The fact is, babies are born with an oral fixation. One of their very first instincts is to suck - some are even spotted sucking their thumbs intrauterine.

Some parents may pass on the pacifier, happy to console their children in other ways, but for most, it has become a must-have comfort item - for both the babies and their parents.

My oldest took to her soother on the first suck, and my life immediately became easier. I was able to remove myself from her suckling face and get on with my day, and she was happy to soothe herself as she pleased, by sucking on her soother on and off until feeding time.

We both came to rely on the relic, so when I felt that it was time to take it away, I was terrified.

Not only was I worried that she would go through inconsolable withdrawals, but I wasn’t sure if I would survive without having a trusty soo-soo as my sidekick.

One night, I had her stuff all of her soothers into a box, and leave it by her bed for the soo-soo fairy.
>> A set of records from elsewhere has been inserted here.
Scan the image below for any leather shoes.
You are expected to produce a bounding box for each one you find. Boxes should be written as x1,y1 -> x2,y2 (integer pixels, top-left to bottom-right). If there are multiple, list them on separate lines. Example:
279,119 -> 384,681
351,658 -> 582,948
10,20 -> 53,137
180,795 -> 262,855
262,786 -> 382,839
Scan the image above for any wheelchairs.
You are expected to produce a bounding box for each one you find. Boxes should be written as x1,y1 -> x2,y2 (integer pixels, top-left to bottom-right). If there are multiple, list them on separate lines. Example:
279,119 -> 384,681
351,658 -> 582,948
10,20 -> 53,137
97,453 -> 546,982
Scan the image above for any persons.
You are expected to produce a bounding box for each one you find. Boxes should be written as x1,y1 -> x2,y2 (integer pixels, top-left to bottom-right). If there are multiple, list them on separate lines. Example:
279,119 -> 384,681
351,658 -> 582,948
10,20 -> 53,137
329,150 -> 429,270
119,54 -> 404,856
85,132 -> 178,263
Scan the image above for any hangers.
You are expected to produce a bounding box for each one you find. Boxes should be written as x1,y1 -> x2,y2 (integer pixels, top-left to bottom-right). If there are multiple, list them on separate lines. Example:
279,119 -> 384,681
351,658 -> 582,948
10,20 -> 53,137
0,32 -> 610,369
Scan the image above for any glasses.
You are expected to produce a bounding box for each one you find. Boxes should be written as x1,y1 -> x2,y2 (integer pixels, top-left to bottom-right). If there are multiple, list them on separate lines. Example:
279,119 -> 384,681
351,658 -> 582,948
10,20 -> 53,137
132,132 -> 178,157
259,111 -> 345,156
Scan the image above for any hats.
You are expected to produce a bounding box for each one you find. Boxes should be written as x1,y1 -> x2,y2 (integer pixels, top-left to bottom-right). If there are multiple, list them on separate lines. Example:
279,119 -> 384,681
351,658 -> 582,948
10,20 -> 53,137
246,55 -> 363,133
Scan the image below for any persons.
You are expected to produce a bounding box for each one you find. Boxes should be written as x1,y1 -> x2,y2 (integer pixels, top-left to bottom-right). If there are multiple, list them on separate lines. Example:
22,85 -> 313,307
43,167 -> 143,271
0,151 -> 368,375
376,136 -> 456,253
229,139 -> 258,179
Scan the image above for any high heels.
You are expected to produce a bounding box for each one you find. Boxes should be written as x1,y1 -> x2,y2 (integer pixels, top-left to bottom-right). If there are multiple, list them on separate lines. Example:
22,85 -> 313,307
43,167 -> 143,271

As she slept, the soothers were replaced with a special gift, and her precious pacifiers were passed on to new babies.

She went cold turkey, and while it was a tough transition, we both survived.

My third child has developed a next-level obsession with her soother, and I’ve let it go on for longer than I’d like to admit. I know that when the time comes, getting rid of the soother is really going to suck - for both of us, but I stand by my decision to allow my children to self-soothe through soothers. I chose to do so because, unlike thumb sucking, you can eventually take them away. I’m just going to have to think twice this time before pulling the plug.